Archive for “August, 2014”

Date dimensions

As this is the first post about data warehousing stuff I thought we might start with something simple: the date dimension.

In a time when a lot of organisations are talking about big data, predictive analytics, no-SQL data stores and huge hadoop clusters one might think the basic stuff is well covered. It’s known territory, there’s nothing new to discover there.

However, even the most basic of things are sometimes weirdly wrong in a lot of places. Case in point: the date dimension.

I’ve seen quite a few data warehouses and all of them have a date dimension. It’s probably the most used dimension in any data warehouse. And yet, in almost all of them things are just… wrong.

How can a date dimension be wrong? It’s just a set of columns with years, month names and numbers, days of the month, anybody can calculate those for any day, it’s quite trivial, isn’t it? Well, yes and no. The problem usually is around weeks.

If the typical year-quarter-month-day hierarchy has no big secrets around it (although I’ve seen a few date dimensions with no mention to month numbers and so months are sorted April-August-December-…), weeks cause all sorts of odd things in reports.

Case 1: weeks as children of Months

I’ve seen a few examples where a date hierarchy would look like this: Year-Quarter-Month-Week-Day. Obviously, as months are very badly behaved and don’t have an integer number of weeks, this causes some weeks to break around month boundaries. You get Week 31, child of July, with 4 days (28, 29, 30 and 31 of July) and Week 31, child of August, with 3 days (August 1, 2 and 3). Called me old fashioned, but I like weeks to be 7 days long.

This type of hierarchy is obviously wrong, but it’s also easy to fix. Just use two different hiearchies, one Year-Quarter-Month-Day and another one Year-Week-Day of Week-Day. Weeks do not fit into Months and as such should not be in the same hierarchy. And most date dimensions I’ve seen, apart a few exceptions, do have this in mind.

Case 2: getting the years wrong

However, the most common error I’ve encountered is more subtle. Let’s first use the naive approach and see where it takes us. A simple PDI transformation generates 10 rows and calculates dates between 2013-12-23 and 2014-01-11. I chose these limits because they’re both more than 1 week apart from the year change. The calculator step is calculating the year, week number and day of week of the date. I also calculate the day of the week in English because I want to know what does DOW=1 mean and I never know from memory.

naive_approach

When we preview the data we notice immediately two things: 1) weeks start on Sunday (ok, it’s a convention I can live with) and 2) 2013-12-29, 2013-12-30 and 2013-12-31 are in week 1… of 2013?

naive_data

This can’t be right, can it?
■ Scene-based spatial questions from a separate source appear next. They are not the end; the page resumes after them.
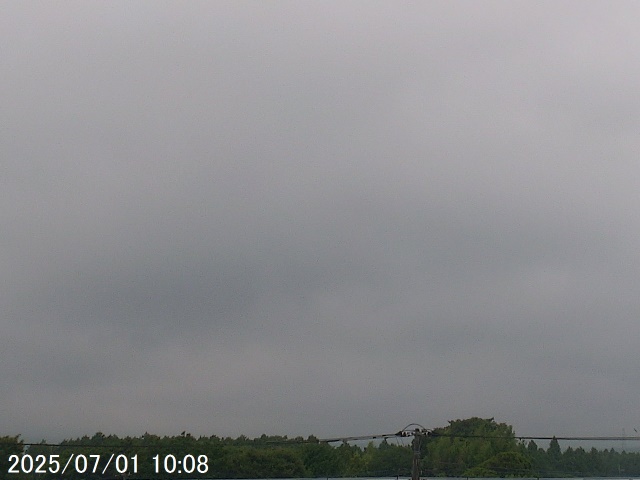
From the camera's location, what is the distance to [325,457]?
139 meters

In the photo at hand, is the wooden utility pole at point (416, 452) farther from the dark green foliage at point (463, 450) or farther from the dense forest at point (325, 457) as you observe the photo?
the dark green foliage at point (463, 450)

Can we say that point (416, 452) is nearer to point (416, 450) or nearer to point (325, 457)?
point (416, 450)

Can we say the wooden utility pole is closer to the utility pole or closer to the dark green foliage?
the utility pole

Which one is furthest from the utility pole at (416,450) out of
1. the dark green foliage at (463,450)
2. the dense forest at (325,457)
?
the dark green foliage at (463,450)

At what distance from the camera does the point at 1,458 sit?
3898 inches

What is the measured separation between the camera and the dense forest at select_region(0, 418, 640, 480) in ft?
A: 363

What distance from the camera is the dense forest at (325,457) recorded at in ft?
363

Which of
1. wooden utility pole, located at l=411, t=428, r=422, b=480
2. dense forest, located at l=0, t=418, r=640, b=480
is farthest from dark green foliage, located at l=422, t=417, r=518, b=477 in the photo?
wooden utility pole, located at l=411, t=428, r=422, b=480

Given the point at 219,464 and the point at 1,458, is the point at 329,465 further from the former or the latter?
the point at 1,458

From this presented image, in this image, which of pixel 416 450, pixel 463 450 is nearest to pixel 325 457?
pixel 463 450

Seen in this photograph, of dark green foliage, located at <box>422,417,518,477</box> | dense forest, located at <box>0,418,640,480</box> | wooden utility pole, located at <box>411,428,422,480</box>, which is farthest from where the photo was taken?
dark green foliage, located at <box>422,417,518,477</box>

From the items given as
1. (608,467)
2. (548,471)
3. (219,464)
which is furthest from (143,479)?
(608,467)

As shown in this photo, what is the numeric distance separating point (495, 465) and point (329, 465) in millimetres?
28220

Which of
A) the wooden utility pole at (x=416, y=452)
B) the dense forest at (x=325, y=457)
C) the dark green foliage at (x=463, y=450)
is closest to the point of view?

If 2013-12-31 belongs to week 1, as does 2013-01-01, that means we have this weird week 1 of 2013 that has some days in January and some more in December. Which doesn’t make any sense. Even worse, if we repeat the exercise for end of 2012, beginning of 2013, we see that there are 5 days in January 2013 that belong to week 1. These 5 days, together with 3 days in December give us a very weird W1 of 2013 with 8 days, which are divided in to two groups very far apart from each other.

But, believe it or not, I’ve seen something like this in a lot of production dim_date tables and the users’ reaction was more a “meh, we know our data never makes sense around the end of the year, we live with it” than a “this is obviously wrong, fix it!”. This was a production data warehouse that was used everyday by senior level executives to get numbers out and evaluate the company performance and there’s a 2 week period every year for which the data is uterly useless and completely wrong!

Call me old fashioned, but for me a week should have the following two basic properties:
1) it must have 7 days. Always.
2) they must be 7 consecutive days.

On top of that, if possible, I’d like it to:
3) always start in the same day of the week
and 4) sorting within a week must match the chronological sorting of dates.

So clearly we have a problem here. Looking at the calculator step and the options available (btw, someone should sort those, it’s getting harder to find a specific calculation with every new version of PDI), there’s an interesting option immediately after the Week of Date A: the ISO8601 Week of Year of date A. And also ISO8601 Year of date A.

calculator_options

The wikipedia article explains quite well what the definition is and how to implement it (my favourite definition, because it’s also the easiest to actually implement in an algorithm: week 1 is the week of January 4th). So, there’s a standard for calculating week numbers, lets use it! But, while reading it, it becomes clear that the year cannot be the calendar year. It may happen that January 1st belongs to week 52 of the previous year (e.g., 2012-01-01 belongs to Week 52 of 2011) or even week 53 of the previous year (2010-01-01 belongs to week 1 of 2009). Likewise, December 31 may belong to week 1 of the following year, as was the case with 2013-12-31.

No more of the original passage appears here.